Set exercise - Extract from the data below each line that contains the string "apart", treating uppercase and lowercase letters as distinct.

┌──

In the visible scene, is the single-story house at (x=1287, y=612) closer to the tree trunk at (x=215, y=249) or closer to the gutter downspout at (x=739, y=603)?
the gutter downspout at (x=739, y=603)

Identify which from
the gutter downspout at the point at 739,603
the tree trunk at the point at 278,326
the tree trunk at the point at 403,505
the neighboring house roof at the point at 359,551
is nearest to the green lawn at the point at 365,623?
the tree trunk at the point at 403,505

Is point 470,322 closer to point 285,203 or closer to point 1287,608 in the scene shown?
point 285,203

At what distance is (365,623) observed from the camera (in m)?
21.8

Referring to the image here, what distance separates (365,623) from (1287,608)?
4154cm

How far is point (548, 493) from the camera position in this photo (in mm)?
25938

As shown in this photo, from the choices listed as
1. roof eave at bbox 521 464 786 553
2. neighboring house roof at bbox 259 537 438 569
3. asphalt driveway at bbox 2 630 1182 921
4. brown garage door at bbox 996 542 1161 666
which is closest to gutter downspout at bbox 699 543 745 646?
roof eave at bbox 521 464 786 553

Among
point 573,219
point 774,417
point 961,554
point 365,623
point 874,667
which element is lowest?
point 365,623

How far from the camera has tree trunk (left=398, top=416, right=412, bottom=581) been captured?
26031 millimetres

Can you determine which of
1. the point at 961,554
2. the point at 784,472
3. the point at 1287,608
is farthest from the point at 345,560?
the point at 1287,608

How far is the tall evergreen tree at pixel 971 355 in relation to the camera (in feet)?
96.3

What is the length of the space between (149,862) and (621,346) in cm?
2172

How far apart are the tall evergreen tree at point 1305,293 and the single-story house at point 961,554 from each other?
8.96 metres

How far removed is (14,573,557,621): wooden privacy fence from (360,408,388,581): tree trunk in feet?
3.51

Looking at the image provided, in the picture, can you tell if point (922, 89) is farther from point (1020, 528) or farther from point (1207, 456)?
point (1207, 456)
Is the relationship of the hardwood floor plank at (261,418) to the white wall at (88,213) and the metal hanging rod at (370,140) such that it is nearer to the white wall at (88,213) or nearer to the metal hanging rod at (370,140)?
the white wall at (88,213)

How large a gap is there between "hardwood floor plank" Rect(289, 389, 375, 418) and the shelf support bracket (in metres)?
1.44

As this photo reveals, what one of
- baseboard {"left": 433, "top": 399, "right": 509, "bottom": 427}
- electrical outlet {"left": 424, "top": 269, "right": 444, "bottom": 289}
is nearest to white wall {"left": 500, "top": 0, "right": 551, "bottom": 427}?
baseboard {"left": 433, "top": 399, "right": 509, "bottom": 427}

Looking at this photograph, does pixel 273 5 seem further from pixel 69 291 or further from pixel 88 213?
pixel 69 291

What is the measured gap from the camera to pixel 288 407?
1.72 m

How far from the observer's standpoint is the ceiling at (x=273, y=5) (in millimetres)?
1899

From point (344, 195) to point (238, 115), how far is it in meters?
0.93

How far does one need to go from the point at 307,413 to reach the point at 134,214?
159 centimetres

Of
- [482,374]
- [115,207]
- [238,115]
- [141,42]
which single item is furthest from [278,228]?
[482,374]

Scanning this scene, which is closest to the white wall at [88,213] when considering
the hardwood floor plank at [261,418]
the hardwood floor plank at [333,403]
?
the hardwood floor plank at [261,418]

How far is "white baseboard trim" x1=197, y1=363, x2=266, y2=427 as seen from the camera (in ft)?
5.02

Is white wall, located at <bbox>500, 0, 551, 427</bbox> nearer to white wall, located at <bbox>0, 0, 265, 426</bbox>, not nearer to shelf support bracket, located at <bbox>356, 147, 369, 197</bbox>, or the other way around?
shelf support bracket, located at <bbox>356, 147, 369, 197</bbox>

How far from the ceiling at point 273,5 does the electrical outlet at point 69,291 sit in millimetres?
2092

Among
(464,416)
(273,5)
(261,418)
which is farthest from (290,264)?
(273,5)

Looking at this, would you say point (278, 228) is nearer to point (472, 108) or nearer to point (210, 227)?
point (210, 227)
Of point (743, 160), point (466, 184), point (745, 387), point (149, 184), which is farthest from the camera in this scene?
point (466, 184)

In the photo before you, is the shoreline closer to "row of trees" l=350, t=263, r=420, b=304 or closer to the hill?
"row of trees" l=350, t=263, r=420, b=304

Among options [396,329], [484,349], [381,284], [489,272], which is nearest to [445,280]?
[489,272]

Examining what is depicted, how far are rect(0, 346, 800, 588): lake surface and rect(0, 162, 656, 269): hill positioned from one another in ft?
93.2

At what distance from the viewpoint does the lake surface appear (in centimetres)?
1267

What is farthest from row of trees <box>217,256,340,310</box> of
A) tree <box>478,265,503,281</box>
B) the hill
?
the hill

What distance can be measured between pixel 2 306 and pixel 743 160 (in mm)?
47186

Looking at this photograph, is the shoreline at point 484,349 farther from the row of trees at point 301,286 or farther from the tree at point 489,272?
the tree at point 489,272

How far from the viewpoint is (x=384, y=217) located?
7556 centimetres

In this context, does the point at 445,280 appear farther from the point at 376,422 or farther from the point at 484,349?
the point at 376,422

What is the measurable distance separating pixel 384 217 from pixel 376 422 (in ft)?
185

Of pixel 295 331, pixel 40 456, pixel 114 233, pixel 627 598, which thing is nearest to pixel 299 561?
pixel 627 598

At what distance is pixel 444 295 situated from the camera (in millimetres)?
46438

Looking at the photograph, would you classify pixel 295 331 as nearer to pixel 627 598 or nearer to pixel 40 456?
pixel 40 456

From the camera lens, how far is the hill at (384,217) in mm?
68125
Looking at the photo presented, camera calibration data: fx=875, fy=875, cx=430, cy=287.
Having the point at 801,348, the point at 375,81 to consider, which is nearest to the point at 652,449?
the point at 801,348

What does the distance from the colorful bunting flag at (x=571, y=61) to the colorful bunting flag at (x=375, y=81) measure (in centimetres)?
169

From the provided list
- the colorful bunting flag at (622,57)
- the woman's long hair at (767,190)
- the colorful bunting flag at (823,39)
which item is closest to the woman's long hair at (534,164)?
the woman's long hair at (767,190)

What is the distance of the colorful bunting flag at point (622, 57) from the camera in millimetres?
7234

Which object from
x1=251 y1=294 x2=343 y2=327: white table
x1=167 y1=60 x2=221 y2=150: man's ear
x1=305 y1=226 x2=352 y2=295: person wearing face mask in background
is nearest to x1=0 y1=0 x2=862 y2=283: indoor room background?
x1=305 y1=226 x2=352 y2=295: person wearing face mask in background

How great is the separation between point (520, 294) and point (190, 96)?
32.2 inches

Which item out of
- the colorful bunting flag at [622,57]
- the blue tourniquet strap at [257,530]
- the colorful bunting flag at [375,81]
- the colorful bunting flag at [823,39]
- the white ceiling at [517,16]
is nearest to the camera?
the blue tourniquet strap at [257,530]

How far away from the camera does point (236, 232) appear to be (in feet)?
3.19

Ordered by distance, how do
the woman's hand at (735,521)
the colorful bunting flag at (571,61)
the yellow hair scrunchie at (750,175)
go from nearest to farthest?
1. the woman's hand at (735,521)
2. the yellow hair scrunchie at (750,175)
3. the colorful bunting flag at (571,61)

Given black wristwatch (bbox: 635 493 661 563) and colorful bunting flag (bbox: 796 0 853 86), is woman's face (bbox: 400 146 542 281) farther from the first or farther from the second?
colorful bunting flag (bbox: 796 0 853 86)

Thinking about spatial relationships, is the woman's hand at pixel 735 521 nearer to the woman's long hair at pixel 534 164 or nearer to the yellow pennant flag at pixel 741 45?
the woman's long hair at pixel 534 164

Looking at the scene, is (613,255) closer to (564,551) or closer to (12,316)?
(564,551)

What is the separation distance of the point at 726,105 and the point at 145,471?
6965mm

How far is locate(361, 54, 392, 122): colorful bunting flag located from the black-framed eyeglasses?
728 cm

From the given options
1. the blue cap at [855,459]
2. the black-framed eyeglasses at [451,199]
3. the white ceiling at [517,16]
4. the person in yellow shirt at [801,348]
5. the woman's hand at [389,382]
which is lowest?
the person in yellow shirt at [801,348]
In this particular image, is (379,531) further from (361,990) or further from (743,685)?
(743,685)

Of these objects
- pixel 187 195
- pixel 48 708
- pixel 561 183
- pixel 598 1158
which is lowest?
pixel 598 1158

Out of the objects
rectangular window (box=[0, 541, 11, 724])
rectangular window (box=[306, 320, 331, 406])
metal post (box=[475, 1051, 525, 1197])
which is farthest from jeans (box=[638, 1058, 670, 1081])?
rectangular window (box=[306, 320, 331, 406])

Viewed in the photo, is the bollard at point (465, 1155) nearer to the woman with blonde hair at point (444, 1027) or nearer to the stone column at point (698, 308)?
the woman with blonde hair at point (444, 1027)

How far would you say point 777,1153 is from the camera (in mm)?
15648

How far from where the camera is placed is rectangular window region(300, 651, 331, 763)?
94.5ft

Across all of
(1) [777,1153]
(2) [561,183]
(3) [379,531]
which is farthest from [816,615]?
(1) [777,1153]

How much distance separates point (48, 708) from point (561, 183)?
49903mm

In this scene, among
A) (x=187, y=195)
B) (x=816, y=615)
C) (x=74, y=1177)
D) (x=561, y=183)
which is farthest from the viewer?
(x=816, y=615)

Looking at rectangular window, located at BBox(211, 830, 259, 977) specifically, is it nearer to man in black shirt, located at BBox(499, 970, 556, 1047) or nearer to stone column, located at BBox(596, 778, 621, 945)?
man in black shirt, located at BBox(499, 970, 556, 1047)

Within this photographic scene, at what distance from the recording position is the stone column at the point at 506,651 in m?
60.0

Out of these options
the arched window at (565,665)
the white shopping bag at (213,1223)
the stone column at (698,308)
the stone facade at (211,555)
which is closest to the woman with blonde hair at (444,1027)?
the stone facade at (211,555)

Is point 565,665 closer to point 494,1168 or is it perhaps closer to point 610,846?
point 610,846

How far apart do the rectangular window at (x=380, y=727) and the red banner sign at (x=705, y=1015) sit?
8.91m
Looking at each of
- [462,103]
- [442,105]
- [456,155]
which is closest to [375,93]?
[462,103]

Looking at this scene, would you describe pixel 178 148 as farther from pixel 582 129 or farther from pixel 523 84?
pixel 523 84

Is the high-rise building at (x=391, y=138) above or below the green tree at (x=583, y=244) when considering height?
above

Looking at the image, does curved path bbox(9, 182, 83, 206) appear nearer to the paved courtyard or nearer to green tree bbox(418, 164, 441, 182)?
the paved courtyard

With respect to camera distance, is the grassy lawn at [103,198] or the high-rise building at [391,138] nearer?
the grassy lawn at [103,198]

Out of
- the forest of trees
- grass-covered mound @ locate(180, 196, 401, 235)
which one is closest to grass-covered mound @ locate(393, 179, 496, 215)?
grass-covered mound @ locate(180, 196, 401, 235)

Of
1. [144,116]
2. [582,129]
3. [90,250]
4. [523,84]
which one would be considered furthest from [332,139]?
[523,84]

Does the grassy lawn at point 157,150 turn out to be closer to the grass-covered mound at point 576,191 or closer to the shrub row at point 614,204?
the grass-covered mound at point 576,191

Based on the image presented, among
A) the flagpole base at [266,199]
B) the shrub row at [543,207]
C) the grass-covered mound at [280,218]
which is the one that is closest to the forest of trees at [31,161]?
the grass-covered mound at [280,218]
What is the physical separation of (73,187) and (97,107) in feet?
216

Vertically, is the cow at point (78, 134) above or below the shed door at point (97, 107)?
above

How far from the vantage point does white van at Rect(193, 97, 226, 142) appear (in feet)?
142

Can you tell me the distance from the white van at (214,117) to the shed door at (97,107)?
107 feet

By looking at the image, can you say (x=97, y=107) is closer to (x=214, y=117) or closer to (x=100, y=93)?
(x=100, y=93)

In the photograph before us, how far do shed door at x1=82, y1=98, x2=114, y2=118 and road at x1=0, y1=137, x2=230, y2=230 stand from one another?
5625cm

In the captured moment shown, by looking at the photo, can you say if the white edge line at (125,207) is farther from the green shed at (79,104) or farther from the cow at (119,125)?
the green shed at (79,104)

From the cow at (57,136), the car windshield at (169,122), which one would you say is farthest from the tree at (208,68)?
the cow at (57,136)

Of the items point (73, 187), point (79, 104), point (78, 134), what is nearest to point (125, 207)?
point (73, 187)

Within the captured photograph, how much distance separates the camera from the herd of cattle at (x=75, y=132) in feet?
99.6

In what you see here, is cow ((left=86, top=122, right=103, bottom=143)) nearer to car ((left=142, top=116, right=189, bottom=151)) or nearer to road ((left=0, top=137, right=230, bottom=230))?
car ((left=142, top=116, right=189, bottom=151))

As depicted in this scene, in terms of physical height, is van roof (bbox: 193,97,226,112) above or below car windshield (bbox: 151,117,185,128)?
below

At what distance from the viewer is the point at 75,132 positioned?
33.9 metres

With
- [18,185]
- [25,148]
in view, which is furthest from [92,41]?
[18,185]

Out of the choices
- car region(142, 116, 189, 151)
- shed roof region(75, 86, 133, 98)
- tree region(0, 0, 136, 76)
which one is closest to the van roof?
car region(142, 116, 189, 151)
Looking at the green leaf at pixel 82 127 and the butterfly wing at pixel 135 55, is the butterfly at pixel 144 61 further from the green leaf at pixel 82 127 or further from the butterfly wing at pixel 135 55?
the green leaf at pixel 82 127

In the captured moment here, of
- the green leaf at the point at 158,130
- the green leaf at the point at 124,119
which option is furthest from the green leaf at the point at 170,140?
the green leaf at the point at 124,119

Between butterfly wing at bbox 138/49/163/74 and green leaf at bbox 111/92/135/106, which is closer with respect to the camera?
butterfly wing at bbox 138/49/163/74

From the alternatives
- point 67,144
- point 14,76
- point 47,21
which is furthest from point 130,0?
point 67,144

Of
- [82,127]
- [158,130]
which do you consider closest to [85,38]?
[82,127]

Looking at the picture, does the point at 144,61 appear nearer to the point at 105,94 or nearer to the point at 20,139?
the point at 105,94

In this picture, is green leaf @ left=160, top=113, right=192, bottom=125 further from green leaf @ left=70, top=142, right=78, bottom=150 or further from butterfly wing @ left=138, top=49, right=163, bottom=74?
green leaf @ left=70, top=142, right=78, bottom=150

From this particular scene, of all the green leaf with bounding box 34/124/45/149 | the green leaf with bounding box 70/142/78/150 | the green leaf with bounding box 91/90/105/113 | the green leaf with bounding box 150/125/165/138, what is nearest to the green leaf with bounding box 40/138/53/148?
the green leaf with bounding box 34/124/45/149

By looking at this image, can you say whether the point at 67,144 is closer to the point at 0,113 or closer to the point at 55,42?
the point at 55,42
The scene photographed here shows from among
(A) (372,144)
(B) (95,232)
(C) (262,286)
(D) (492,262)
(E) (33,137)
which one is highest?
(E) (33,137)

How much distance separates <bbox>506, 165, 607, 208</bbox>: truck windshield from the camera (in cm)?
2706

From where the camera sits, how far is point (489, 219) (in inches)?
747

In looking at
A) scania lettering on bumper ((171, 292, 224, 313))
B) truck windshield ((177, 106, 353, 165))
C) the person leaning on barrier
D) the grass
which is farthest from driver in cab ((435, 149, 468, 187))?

└──

Task solution -
How far apart are the tall evergreen tree at point 1305,293 and the single-story house at point 961,554 from each other?
How far apart do the rectangular window at (x=380, y=727) and the red banner sign at (x=705, y=1015) sit?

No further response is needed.